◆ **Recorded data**
------------------------------------------------
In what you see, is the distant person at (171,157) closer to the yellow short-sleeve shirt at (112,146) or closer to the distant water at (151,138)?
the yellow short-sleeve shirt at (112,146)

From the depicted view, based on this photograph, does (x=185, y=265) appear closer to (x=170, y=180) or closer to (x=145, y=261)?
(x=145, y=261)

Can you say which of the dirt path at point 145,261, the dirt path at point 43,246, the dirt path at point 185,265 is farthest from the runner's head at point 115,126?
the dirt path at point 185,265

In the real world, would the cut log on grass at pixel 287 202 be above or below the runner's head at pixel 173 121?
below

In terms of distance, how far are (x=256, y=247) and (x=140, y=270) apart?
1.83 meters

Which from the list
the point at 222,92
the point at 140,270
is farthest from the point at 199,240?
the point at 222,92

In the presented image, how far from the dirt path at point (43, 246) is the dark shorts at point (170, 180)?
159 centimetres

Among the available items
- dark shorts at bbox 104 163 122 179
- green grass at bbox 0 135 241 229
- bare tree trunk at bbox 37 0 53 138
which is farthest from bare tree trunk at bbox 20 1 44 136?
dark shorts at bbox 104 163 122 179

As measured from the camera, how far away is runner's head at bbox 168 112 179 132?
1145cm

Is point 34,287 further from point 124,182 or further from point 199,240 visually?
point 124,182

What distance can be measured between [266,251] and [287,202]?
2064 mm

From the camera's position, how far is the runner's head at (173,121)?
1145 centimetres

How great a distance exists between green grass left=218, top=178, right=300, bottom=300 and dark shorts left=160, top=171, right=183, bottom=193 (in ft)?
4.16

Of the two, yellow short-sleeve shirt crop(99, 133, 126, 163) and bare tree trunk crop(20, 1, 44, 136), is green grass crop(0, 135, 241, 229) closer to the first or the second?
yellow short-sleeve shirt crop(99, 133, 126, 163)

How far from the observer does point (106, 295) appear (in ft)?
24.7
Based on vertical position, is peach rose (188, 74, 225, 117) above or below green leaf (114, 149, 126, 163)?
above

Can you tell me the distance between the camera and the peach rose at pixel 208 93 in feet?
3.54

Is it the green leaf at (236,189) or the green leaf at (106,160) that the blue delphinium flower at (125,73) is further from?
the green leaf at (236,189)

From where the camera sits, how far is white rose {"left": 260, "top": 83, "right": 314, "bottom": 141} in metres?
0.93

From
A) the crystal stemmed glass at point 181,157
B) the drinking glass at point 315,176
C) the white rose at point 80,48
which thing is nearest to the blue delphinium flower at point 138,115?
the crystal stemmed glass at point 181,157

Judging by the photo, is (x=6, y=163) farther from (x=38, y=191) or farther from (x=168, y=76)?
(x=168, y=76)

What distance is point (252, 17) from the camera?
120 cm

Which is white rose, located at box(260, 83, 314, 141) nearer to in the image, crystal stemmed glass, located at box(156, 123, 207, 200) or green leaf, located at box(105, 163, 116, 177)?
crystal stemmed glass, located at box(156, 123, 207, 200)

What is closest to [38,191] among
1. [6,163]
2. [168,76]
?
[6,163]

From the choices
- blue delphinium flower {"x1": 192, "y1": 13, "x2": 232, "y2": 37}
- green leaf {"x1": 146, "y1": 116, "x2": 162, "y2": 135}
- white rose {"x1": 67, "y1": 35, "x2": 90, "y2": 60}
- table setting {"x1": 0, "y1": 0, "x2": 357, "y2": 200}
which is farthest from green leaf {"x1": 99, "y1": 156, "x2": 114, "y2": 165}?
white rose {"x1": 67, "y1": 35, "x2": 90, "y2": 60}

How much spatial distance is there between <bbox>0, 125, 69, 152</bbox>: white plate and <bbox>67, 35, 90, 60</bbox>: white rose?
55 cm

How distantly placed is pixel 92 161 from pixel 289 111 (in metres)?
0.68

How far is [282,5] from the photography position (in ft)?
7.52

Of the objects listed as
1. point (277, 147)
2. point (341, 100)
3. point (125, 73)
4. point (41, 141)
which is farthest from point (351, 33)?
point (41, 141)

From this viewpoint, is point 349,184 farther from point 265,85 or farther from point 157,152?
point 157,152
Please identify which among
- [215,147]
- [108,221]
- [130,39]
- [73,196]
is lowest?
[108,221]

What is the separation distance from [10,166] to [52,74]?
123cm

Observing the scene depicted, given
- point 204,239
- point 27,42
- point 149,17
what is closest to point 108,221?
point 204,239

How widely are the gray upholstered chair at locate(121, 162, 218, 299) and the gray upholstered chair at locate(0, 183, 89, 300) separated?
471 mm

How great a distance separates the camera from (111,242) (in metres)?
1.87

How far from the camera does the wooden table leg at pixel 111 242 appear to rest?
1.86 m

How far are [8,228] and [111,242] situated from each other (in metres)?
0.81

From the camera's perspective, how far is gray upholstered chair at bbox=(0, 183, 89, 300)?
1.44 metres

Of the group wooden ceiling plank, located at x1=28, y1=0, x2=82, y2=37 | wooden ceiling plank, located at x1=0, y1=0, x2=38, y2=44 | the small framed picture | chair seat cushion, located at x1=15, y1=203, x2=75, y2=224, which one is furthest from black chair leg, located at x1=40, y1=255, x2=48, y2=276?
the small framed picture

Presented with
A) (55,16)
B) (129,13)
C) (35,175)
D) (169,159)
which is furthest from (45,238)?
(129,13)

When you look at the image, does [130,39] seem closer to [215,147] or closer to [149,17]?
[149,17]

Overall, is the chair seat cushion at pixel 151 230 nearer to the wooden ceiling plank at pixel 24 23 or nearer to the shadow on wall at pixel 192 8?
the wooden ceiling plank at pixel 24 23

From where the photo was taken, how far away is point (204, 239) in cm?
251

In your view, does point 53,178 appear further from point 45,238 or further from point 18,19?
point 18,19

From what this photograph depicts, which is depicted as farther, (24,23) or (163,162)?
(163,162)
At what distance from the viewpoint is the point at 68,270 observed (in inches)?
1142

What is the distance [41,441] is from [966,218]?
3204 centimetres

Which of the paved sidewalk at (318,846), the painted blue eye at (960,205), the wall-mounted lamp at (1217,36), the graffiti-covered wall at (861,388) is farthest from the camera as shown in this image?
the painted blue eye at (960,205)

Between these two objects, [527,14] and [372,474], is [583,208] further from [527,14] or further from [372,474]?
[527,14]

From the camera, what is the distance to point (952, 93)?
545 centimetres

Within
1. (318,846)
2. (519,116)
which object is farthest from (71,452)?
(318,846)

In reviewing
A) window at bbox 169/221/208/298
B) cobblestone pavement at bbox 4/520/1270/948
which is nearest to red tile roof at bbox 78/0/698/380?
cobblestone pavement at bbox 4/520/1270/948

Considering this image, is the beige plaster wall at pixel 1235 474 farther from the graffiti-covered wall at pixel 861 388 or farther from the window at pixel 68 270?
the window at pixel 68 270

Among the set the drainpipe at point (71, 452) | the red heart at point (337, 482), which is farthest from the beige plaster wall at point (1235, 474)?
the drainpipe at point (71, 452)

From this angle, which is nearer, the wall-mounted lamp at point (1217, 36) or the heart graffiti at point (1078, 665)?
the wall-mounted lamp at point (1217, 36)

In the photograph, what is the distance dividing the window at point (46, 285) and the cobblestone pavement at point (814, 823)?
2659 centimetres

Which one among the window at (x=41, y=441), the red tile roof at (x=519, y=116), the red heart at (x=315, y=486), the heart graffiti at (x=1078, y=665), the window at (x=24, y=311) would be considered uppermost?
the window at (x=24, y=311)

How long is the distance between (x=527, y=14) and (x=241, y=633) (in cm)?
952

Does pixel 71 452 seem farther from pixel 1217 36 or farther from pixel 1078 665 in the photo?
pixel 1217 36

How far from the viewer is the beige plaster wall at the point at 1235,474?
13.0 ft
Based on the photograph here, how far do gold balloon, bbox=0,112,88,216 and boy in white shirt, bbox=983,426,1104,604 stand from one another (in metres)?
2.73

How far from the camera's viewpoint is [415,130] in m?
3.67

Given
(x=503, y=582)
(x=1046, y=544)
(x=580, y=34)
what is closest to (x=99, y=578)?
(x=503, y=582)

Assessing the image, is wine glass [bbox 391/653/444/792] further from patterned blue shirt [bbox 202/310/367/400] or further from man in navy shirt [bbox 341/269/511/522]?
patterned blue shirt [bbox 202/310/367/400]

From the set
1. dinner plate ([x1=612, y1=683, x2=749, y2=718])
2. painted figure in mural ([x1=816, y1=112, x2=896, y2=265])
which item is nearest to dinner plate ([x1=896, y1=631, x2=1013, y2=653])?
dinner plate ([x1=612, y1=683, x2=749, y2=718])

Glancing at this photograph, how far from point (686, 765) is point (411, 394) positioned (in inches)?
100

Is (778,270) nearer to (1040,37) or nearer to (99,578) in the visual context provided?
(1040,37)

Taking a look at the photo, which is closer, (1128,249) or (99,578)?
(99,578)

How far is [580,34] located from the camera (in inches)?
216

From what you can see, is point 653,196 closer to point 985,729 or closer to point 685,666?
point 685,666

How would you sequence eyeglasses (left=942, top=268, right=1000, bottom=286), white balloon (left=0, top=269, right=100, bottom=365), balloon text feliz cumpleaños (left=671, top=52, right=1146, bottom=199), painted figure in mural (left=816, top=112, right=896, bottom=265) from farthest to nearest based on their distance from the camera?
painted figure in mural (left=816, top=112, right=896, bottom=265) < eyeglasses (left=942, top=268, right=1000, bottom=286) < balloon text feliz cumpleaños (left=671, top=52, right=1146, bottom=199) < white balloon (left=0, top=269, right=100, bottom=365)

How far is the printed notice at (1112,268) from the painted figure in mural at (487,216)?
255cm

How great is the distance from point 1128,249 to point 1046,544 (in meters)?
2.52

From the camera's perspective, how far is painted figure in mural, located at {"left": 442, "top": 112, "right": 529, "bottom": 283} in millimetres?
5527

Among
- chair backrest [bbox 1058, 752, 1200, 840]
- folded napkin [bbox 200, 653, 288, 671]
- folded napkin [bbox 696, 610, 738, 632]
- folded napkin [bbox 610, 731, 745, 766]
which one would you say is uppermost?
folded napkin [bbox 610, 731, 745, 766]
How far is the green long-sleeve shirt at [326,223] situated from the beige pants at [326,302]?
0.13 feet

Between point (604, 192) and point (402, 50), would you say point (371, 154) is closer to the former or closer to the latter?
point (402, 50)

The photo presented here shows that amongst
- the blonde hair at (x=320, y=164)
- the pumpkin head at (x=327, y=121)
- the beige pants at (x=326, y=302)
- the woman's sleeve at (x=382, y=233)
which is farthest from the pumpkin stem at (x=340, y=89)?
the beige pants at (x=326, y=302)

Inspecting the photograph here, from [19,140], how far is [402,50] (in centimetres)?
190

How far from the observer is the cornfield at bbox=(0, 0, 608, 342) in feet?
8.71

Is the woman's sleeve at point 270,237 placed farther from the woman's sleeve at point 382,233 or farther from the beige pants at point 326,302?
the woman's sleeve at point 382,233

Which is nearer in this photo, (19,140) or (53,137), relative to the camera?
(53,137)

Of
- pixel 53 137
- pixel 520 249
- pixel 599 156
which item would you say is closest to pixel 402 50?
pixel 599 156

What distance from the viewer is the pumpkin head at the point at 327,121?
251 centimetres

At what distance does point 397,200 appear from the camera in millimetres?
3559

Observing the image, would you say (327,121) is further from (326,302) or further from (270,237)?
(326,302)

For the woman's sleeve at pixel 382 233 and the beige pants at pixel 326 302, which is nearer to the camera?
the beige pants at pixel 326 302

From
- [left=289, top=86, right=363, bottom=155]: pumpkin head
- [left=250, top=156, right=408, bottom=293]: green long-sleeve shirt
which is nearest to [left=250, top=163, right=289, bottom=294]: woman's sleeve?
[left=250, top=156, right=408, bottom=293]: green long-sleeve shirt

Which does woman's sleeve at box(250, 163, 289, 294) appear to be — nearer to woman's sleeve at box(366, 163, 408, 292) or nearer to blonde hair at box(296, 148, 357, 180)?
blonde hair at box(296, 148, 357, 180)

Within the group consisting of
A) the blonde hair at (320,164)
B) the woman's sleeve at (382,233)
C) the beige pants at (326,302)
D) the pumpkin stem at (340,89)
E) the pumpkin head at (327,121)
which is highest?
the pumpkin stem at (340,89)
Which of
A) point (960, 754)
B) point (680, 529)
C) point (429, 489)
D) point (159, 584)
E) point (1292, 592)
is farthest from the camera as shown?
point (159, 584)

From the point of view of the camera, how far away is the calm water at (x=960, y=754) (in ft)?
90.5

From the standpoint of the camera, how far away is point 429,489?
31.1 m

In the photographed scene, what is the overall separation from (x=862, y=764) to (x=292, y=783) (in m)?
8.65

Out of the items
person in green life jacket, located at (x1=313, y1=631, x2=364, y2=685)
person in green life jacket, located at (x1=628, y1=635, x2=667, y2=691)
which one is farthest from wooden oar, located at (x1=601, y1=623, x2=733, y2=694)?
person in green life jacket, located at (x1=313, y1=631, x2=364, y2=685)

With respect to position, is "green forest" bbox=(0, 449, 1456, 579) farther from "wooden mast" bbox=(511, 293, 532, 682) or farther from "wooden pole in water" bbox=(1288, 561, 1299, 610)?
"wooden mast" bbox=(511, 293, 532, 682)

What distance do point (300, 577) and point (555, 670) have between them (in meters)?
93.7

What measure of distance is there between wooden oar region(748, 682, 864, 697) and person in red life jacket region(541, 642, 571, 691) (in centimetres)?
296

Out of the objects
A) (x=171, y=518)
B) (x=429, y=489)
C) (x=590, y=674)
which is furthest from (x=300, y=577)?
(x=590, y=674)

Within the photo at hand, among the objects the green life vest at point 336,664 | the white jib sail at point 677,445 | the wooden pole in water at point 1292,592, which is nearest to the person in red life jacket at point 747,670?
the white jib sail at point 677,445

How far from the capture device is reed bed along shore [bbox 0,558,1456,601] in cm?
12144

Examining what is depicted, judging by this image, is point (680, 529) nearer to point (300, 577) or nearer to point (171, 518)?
------------------------------------------------
◆ **What is asked**
Rewrite the records as a numbered list, starting at the line containing "From the camera, what" and ending at the line containing "2659 centimetres". Include both of those lines and omit any blank lines.

◆ **Output**
1. From the camera, what is the distance to point (952, 93)?
2. 545 centimetres
3. Within
4. 1. (318,846)
5. 2. (519,116)
6. which object is farthest from (71,452)?
7. (318,846)
8. In reviewing
9. A) window at bbox 169/221/208/298
10. B) cobblestone pavement at bbox 4/520/1270/948
11. which is nearest to red tile roof at bbox 78/0/698/380?
12. cobblestone pavement at bbox 4/520/1270/948
13. Considering this image, is the beige plaster wall at pixel 1235 474 farther from the graffiti-covered wall at pixel 861 388 or farther from the window at pixel 68 270?
14. the window at pixel 68 270
15. Among the set the drainpipe at point (71, 452) | the red heart at point (337, 482), which is farthest from the beige plaster wall at point (1235, 474)?
16. the drainpipe at point (71, 452)
17. From this angle, which is nearer, the wall-mounted lamp at point (1217, 36) or the heart graffiti at point (1078, 665)?
18. the wall-mounted lamp at point (1217, 36)
19. In the photograph, what is the distance dividing the window at point (46, 285) and the cobblestone pavement at point (814, 823)?
20. 2659 centimetres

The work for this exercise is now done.